*原文:*
※ ※ ※

おせっかい焼きたい性分では決してないんだけど
…やっぱ、見てらんないっていうか。
知らない人でもないわけだし。
118 名前:完名無 投稿日:2002年01月14日(月)11時27分35秒
「…えっと、『田中さん』、元気? 久しぶりだね、
こんなとこで会うなんて」
「…え…あ、あれ? ふくらさん!」

…合わせろってば…無理か、こんな急には。

「え…福田…?」

取り囲んでる男の人たちの中の一人が
そう言ったのが聞こえたけど、
この際無視するしかないでしょう。

「どこ行くの? 買い物? あたし今日ヒマなんだ、
よかったらいっしょに行こう!」

そう言って、手を差し出す。
我ながら強引すぎるとは思うけど
もうこの際それも仕方ないでしょう。
あとはこれに辻さんがのってくれるかどうかなんだけど。
119 名前:完名無 投稿日:2002年01月14日(月)11時34分53秒
114のメール欄にも励まされ頑張って進めてみる。
120 名前:完名無 投稿日:2002年01月14日(月)12時00分43秒
(●´ー`●)(0゜一゜0)まで行きつくのに
どれだけかかるかわからないけど…
121 名前:完名無 投稿日:2002年01月14日(月)12時02分11秒
「…うん!」

※ ※ ※

*抽出資料:*
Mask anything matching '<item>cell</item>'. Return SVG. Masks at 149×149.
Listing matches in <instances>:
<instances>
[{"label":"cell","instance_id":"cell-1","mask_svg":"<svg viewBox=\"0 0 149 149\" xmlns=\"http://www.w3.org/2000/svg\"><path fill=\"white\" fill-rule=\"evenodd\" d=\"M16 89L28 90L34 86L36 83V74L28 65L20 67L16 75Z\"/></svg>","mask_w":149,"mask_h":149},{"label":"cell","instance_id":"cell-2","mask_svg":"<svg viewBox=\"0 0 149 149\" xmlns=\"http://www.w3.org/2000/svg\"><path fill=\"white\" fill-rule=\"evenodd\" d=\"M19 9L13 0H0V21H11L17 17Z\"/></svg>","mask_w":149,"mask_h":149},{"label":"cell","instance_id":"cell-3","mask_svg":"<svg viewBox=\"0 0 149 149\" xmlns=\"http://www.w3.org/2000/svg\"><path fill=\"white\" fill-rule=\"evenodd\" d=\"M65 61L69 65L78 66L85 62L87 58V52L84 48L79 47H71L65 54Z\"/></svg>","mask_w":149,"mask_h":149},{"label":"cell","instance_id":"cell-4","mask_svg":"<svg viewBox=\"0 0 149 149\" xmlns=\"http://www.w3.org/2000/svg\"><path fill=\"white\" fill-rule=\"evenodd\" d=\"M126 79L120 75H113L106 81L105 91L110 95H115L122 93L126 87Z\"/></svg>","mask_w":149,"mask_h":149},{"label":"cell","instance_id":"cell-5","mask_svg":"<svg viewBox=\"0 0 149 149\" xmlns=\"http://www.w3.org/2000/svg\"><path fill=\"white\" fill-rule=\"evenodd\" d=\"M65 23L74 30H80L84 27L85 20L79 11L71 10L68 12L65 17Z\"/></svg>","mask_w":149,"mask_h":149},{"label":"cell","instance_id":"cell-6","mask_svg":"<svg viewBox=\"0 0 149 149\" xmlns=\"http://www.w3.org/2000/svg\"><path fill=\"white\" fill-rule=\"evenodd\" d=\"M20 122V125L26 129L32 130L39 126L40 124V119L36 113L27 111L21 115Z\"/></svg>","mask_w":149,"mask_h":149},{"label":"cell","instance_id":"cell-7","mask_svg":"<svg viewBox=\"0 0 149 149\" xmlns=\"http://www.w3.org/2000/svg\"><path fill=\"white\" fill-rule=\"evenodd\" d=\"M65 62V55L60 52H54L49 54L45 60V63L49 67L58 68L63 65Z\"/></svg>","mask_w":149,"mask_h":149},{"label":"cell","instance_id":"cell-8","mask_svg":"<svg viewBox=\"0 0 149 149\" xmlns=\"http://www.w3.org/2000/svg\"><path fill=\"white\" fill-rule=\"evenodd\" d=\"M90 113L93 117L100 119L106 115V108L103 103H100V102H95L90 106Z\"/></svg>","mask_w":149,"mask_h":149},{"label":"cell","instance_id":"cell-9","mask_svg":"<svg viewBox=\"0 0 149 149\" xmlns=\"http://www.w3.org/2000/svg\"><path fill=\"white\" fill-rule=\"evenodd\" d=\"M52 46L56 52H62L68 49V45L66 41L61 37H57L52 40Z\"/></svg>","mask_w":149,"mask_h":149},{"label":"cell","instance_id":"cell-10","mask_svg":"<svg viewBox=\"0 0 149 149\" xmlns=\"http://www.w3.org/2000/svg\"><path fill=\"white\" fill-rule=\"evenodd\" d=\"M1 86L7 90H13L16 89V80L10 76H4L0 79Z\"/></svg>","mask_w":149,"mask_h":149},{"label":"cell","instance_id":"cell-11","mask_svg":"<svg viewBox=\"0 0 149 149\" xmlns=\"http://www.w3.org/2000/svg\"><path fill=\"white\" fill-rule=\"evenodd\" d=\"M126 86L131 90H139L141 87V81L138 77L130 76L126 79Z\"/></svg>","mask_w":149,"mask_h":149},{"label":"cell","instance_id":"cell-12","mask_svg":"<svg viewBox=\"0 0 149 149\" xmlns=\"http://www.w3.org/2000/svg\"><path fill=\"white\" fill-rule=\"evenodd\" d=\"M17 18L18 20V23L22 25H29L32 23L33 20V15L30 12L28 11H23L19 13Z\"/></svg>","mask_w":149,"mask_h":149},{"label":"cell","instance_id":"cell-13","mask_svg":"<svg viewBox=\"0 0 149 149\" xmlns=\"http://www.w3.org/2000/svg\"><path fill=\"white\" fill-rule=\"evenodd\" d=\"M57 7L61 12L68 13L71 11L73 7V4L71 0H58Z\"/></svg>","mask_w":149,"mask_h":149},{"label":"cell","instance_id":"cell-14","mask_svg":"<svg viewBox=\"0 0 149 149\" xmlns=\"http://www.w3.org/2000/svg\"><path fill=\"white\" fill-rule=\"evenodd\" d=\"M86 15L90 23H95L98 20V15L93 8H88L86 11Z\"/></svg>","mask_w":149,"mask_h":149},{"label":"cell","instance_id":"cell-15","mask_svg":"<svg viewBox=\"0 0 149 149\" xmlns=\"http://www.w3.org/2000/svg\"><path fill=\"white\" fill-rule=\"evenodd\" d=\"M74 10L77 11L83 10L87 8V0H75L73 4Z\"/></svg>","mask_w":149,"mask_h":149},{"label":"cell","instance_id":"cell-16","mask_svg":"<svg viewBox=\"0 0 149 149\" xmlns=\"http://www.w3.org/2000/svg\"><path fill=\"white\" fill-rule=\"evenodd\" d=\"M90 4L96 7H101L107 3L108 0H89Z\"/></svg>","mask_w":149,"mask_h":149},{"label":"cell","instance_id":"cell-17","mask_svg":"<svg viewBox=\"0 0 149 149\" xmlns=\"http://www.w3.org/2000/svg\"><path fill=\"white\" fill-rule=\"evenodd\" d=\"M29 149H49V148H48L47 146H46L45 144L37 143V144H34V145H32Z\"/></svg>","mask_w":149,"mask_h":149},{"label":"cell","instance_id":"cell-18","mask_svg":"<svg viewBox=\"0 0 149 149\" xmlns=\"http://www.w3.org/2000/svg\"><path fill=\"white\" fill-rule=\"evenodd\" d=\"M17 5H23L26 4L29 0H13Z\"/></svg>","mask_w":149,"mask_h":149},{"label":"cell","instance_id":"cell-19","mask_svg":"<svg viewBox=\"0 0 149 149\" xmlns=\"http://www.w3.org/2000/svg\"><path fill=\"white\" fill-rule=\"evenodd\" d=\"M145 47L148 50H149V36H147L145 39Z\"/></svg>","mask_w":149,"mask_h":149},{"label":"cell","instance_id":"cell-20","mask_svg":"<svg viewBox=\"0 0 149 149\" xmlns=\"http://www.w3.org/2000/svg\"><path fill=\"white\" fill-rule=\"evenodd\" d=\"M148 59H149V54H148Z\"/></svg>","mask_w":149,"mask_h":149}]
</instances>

※ ※ ※

*作業内容:*
**a)** 原文では、取り囲んでいる男の人たちの中の一人は何と言いましたか。
**b)** 原文のうち、「知らない人でもないわけだし。」を含む箇所から始め、「この際無視するしかないでしょう。」で終わるところまでを書き写してください。
原文だけを手がかりにしてください。

*各作業の回答:*
**a)** 「え…福田…?」と言いました。

**b)**
知らない人でもないわけだし。
118 名前:完名無 投稿日:2002年01月14日(月)11時27分35秒
「…えっと、『田中さん』、元気? 久しぶりだね、
こんなとこで会うなんて」
「…え…あ、あれ? ふくらさん!」

…合わせろってば…無理か、こんな急には。

「え…福田…?」

取り囲んでる男の人たちの中の一人が
そう言ったのが聞こえたけど、
この際無視するしかないでしょう。